One method of data transmission is through the programmable logic controller (PLC), which is easy to implement. Choosing the right protocol to connect sensors with controllers and actuators is critical to the success of any IIoT implementation. IO-Link is a cost-effective open communications protocol that supports simple, scalable, point-to-point communications between sensors or actuators and the controller. It also allows two-way communications to receive data and then download a parameter to the device/actuator.

As a result, processes can be adjusted remotely. The advantages of IO-Link include the automatic detection and parameterization of the IO-Link device, device monitoring, diagnostics, changes on the fly and reduced spare part costs. Ultimately, the key to unlocking the power of smart sensors is in making diagnostic information easy to access. IO-Link allows for cyclic data exchange capabilities so that programmers easily can send the information directly to where it is required, either to a human-machine interface (HMI) screen, a signal light or a maintenance request. If sensor or actuator parameters need to be changed or calibrated, this can be done remotely, even while the production line is running, ensuring that shutdowns, stoppages and unnecessary costs are avoided.
A different approach to data transmission is outside of the PLC, which has the benefit of not adding data/message traffic to the controller’s scan time. One especially economical approach to gathering data is as simple as attaching a wireless smart sensor to a piece of equipment to support remote advanced condition monitoring.

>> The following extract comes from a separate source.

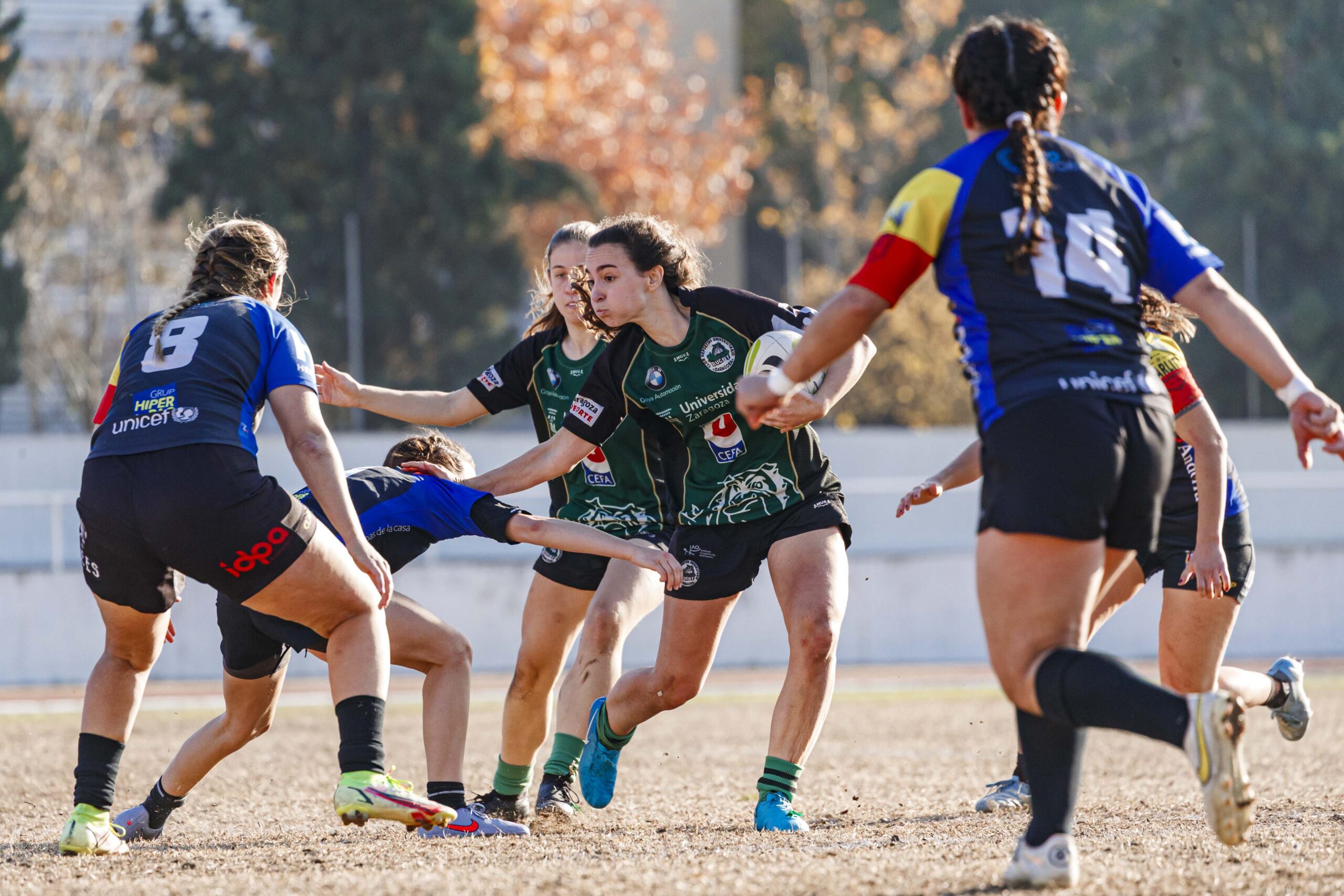CEFAUnizar_Andorra_rugbyfemenino057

Information can be transmitted directly to a robust data platform on the user’s mobile device, which trends, assesses and monitors machine health quickly and accurately. Filtration is a good example – the state of a filter’s life can be assessed by comparing the differential pressure of the inlet to the outlet side of the filter.

Another example is measuring temperature trends for the hydraulic power unit – an increase in the pump outlet’s temperature can indicate the pump is losing efficiency and starting to fail. Being able to monitor equipment performance issues and evaluate the data onsite helps managers identify problems early and fix them before an equipment failure occurs.

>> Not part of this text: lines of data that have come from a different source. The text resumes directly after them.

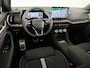 Skoda Kodiaq Sportline Business PHEV 1.5 TSI 204pk DSG | Panoramadak | Wegklapbare trekhaak | 20 inch lichtmetalen velgen| Winter pakket | Verwarmbare vooruit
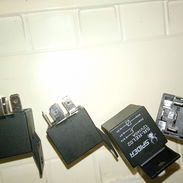Se vende relay spider SR-RELO 2 12v/40A. - Img main-image-55382014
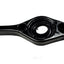 ACDelco Advantage MS901151 Suspension Control Arm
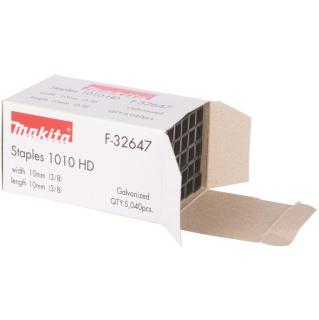 Image 21241263_1.jpg Image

5. Balance monitoring frequency with operational costs. Cloud-based solutions allow for around-the-clock monitoring, as well as alerting operations or maintenance personnel when conditions exceed preset limits. But there can be a point of diminishing returns. In the early stages of the implementation, focus on maximizing the quality of the data being collected, rather than the amount. Installing hundreds of sensors to generate masses of data doesn’t necessarily produce any useful information. It’s far more important to focus on collecting the right actionable data.